Iran’s ‘Soft War’: Ideological crisis threatens regime’s survival


The Islamic Republic of Iran may be gloating* over the Hamas attack on Israel but it has entered a serious domestic crisis that threatens the regime’s long-term survival and that the Mahsa Amini protest movement has deepened, according to a new report.

Supreme Leader Ali Khamenei has correctly diagnosed the root of the movement as an increasingly insurmountable ideological rift between the regime and Iran’s youth but has chosen to confront his restive people rather than accommodate them, notes analyst Kitaneh Fitzpatrick.

Khamenei has blamed waning regime support on a
so-called ideological soft war that he believes the US
is waging against the Iranian population, especially the youth, she writes in The Soft War: Understanding Iran’s Domestic Ideological Crisis, a report for the American Enterprise Institute:

Khamenei has built and is increasingly reinforcing an ideological infrastructure to counter mounting anti-regime sentiments among Iranian youth. These reactive efforts are multipronged and pervasive; exist at the national, provincial, and virtual levels; and aim to counter Western influence in Iran. Soft war encompasses censoring the internet and media, promoting pro-regime cultural initiatives, increasing control of Iranian educational and cultural entities, and monitoring the population to punish those who fail to adhere to the regime’s stringent ideology.

Iran’s soft-war policies reflect Supreme Leader Khamenei’s long-held concern that demographic changes and waning revolutionary ideals present an existential threat to the regime’s survival, Fitzpatrick observes.

In an effort at “vaccinating Iranian society against ideology or culture deemed incompatible with the Islamic-Iranian identity,” the regime has created and mobilized non-state actors or ‘uncivil society groups’ such as the Basij, she adds, citing Saeid Golkar’s Captive Society: The Basij Militia and Social Control in Iran.
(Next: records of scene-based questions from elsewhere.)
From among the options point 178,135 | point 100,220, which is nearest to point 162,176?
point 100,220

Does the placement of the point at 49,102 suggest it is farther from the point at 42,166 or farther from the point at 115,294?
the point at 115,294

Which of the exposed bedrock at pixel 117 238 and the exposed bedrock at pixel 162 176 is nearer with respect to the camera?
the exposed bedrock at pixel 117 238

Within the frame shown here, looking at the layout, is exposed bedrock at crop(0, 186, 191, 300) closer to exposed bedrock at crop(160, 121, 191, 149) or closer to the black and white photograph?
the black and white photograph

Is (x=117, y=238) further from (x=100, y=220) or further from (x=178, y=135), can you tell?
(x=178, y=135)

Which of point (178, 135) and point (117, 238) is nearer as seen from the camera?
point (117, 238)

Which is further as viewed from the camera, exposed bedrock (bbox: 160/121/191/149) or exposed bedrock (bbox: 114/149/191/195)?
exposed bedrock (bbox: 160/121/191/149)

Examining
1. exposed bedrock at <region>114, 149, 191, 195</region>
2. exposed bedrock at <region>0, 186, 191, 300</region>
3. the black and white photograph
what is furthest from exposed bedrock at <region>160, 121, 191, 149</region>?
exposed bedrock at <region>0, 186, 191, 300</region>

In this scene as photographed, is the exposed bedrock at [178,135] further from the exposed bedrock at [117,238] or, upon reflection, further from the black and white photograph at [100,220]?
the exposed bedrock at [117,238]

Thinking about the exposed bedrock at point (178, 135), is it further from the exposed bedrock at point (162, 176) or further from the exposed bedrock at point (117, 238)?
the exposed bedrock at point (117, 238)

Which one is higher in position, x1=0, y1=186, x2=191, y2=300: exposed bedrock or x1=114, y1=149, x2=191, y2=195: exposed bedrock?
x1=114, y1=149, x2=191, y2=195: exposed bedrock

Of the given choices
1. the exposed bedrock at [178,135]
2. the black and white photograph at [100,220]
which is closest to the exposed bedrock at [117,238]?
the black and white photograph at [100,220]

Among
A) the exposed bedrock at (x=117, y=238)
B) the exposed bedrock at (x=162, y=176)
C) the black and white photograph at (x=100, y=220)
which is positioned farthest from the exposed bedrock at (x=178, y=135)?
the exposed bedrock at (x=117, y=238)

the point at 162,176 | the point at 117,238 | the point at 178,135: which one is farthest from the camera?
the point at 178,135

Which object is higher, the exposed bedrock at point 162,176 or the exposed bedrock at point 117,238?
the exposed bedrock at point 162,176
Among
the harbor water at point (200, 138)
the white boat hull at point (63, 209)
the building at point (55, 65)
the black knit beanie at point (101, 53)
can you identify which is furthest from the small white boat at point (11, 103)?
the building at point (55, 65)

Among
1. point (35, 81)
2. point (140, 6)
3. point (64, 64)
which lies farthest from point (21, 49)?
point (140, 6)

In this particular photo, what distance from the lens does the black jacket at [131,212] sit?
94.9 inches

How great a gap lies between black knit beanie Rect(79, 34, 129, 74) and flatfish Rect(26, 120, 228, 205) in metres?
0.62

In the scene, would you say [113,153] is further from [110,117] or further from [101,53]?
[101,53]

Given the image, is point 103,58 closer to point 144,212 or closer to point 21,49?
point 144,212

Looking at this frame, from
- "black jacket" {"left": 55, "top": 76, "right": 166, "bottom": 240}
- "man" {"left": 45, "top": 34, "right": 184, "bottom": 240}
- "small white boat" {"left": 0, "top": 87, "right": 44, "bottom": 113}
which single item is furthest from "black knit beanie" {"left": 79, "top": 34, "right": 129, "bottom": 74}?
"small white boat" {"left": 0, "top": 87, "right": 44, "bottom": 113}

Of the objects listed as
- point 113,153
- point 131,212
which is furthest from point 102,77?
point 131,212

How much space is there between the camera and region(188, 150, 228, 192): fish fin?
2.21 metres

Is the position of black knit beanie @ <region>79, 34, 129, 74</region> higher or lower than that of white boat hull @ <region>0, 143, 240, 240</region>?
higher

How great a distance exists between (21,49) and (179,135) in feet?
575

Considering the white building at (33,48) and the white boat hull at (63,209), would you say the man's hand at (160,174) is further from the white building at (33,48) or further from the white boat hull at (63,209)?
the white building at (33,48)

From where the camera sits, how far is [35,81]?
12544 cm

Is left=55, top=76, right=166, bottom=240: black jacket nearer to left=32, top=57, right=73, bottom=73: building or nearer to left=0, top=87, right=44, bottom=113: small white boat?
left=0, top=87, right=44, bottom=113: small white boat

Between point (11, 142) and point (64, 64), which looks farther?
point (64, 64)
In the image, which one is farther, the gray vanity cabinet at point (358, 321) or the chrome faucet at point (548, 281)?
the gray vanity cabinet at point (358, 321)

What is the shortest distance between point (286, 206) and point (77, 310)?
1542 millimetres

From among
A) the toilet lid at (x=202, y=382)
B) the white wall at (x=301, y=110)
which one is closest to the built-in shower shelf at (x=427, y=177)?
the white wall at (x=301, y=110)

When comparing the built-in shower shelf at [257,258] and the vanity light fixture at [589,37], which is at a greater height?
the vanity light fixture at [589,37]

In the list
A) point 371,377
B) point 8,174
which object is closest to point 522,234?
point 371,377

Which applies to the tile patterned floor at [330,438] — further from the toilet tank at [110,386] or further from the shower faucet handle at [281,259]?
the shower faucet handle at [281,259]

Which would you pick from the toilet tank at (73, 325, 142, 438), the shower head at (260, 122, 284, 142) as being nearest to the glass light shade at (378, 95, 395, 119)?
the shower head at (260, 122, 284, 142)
RTWT

Iran’s support for Hamas is “about co-opting forces that are willing to shoot at the people that you would like to shoot at, and that essentially explains the Iranian material support to Palestinian terror groups like Hamas and Palestinian Islamic Jihad,” Behnam Ben Taleblu, senior fellow at the Washington-based Foundation for Defense of Democracies think tank, told RFE/RL.

“Iran is an equal-opportunity offender when it comes to supporting both Sunni and Shi’ite, Islamist or jihadist terrorism,” Taleblu explained. “And often, it’s been Iran’s material and financial support to Palestinian Islamic Jihad…and as well as Hamas itself, that has had added this ecumenical color to its export of the Islamic Revolution throughout the Middle East.”